Rewrite everything from "Short-term tourist rentals" down to "non-resident, already faces." in the text on Spanish VAT for tourist rentals, using "tourist apartments" in place of "pisos turisticos".
**** Text for analysis ****
Short-term tourist rentals in Spain sit at a VAT crossroads. Under the law in force today, most private landlords who let a furnished apartment to holidaymakers without providing hotel-style services are exempt from IVA (VAT). The Spanish government announced on 29 June 2026 a plan to raise IVA on pisos turisticos to the standard 21% rate via a real decreto-ley, but that measure requires Congressional convalidation and is not yet law. This guide explains the current IVA treatment, the proposed change, and how IVA interacts with the income tax obligations that every landlord, resident or non-resident, already faces.
What IVA rate applies to tourist rentals in Spain today?
Under current law, the IVA treatment of a tourist rental depends on whether the landlord provides hotel-style complementary services. Article 20.Uno.23.b of Ley 37/1992 (the Spanish IVA law) exempts the leasing of buildings or parts of buildings destined exclusively for housing, including garages and furnishings let with them. Tourist lets fall under this exemption when no hotel services are offered.
**** Information shown ****
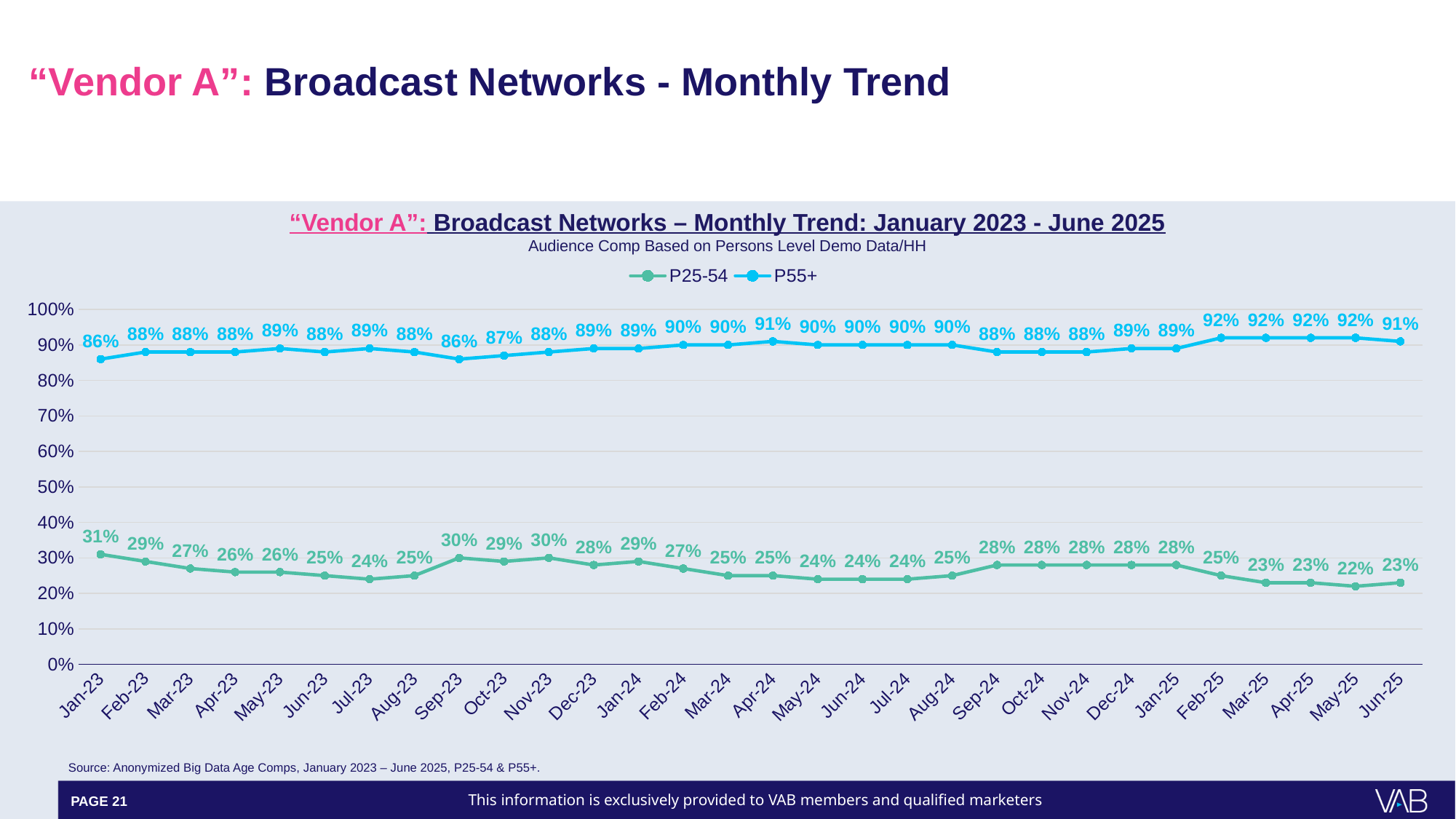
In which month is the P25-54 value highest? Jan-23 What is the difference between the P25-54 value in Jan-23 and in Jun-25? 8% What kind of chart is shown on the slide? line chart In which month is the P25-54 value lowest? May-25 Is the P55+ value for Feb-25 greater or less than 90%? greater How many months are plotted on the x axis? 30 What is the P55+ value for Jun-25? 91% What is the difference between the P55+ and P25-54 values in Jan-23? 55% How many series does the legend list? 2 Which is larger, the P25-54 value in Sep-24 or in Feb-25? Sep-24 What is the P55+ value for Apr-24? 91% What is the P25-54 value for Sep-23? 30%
****
Result »
Short-term tourist rentals in Spain sit at a VAT crossroads. Under the law in force today, most private landlords who let a furnished apartment to holidaymakers without providing hotel-style services are exempt from IVA (VAT). The Spanish government announced on 29 June 2026 a plan to raise IVA on tourist apartments to the standard 21% rate via a real decreto-ley, but that measure requires Congressional convalidation and is not yet law. This guide explains the current IVA treatment, the proposed change, and how IVA interacts with the income tax obligations that every landlord, resident or non-resident, already faces.